Gli esperti, da Einstein a Heisenberg, hanno discusso a lungo proprio su questo punto. Einstein, per esempio, non era affatto convinto che la realtà potesse essere così indeterminata. Diceva che “Dio non gioca a dadi”. Eppure, gli esperimenti successivi hanno continuato a dare ragione alla meccanica quantistica, anche quando sembrava controintuitiva.
E allora io mi chiedo, e ti porto dentro questa domanda con me: è davvero la fisica quantistica a essere strana, oppure siamo noi ad essere abituati a un pezzo troppo piccolo della realtà?
Perché nel nostro mondo, quello delle cose grandi, tutto sembra solido, continuo, prevedibile. Ma è solo una specie di superficie. Sotto, a livelli che non vediamo, la natura segue regole diverse. Non più semplici o più complicate. Diverse.
E c’è un altro dettaglio che non riesco mai a ignorare. Tutta la tecnologia che usiamo oggi, dai computer agli smartphone, fino ai laser e alle risonanze magnetiche, funziona proprio grazie a queste leggi “strane”. Non sono un’idea teorica lontana. Sono qualcosa che, anche se non lo vediamo, sta lavorando ogni giorno per noi.
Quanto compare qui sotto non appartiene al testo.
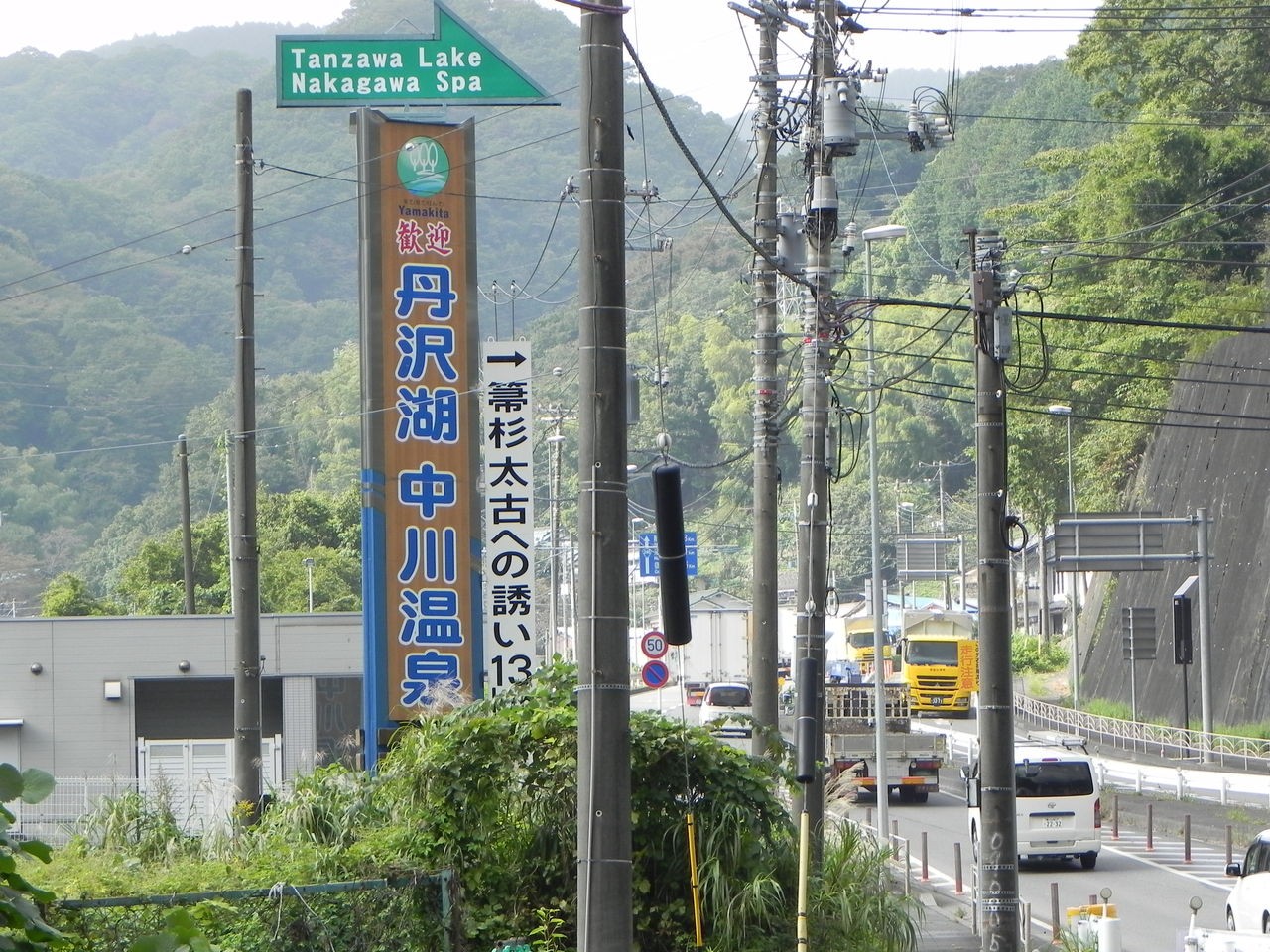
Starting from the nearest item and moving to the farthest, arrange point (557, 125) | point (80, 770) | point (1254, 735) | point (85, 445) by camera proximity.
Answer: point (80, 770) → point (1254, 735) → point (85, 445) → point (557, 125)

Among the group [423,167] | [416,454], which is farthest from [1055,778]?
[423,167]

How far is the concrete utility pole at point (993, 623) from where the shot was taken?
1661 cm

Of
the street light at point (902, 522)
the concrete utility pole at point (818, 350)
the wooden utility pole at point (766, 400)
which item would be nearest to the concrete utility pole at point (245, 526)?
the wooden utility pole at point (766, 400)

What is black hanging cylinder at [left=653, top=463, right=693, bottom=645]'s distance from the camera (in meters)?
9.90

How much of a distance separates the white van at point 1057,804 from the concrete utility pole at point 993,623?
27.4 ft

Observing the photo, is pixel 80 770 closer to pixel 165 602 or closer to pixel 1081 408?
pixel 165 602

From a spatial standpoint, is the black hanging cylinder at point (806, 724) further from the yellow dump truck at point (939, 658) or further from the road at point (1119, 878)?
the yellow dump truck at point (939, 658)

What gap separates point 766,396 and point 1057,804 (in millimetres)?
9211

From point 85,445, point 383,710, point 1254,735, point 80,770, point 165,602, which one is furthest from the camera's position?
point 85,445

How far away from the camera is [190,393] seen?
132 metres

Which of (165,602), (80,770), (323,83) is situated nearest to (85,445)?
(165,602)

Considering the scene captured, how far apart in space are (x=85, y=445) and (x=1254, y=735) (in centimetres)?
10804

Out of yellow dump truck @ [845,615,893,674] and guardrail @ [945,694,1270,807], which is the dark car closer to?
yellow dump truck @ [845,615,893,674]

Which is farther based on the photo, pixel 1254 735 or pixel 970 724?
pixel 970 724
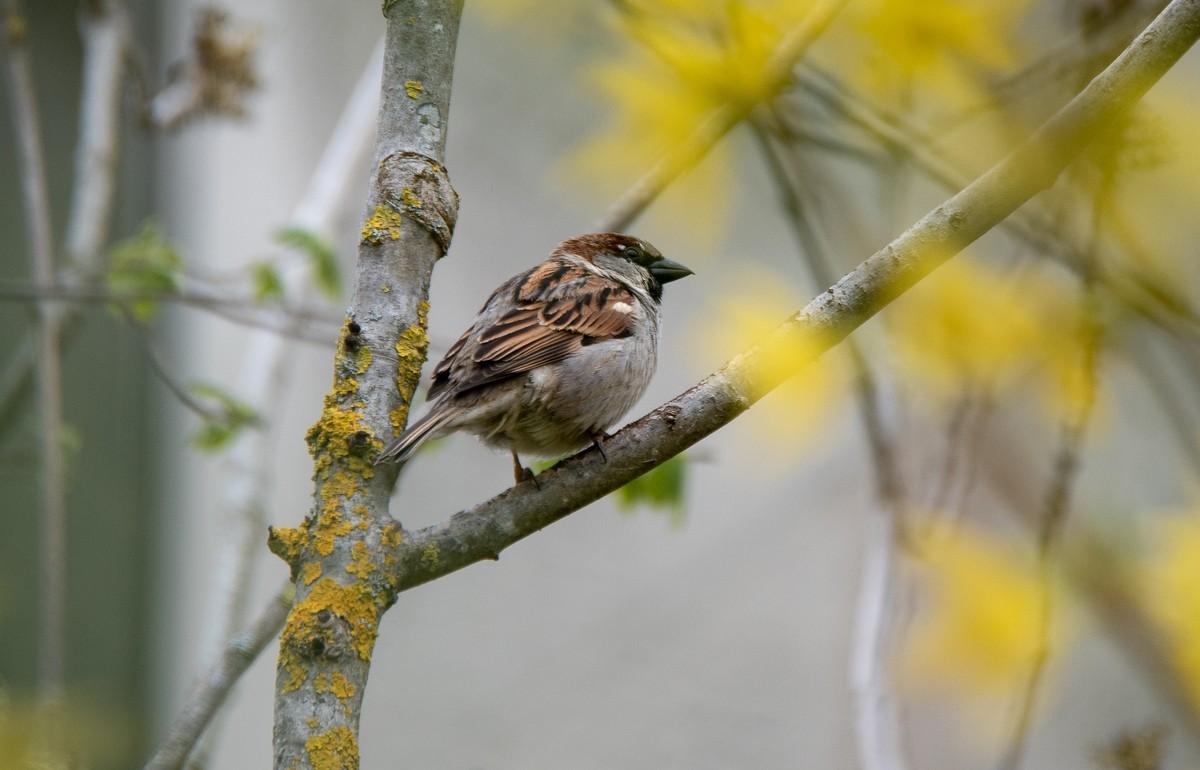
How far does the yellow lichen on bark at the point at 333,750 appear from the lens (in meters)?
1.76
Resto ancora un momento con gli occhi su quello schermo dell’esperimento. Quelle strisce non sono solo un disegno. Sono una traccia lasciata da qualcosa che non si lascia raccontare facilmente. Non è né completamente particella né completamente onda. Non è né completamente definito né completamente casuale.
È un promemoria.
Un promemoria che il mondo è più vasto delle immagini che abbiamo costruito per capirlo. E che, a volte, capire non significa semplificare, ma restare abbastanza lucidi da accettare che alcune risposte non si incastrano subito.
Lo schermo si riempie lentamente di nuove tracce, una alla volta, e ogni segno sembra aggiungere una domanda invece che toglierla.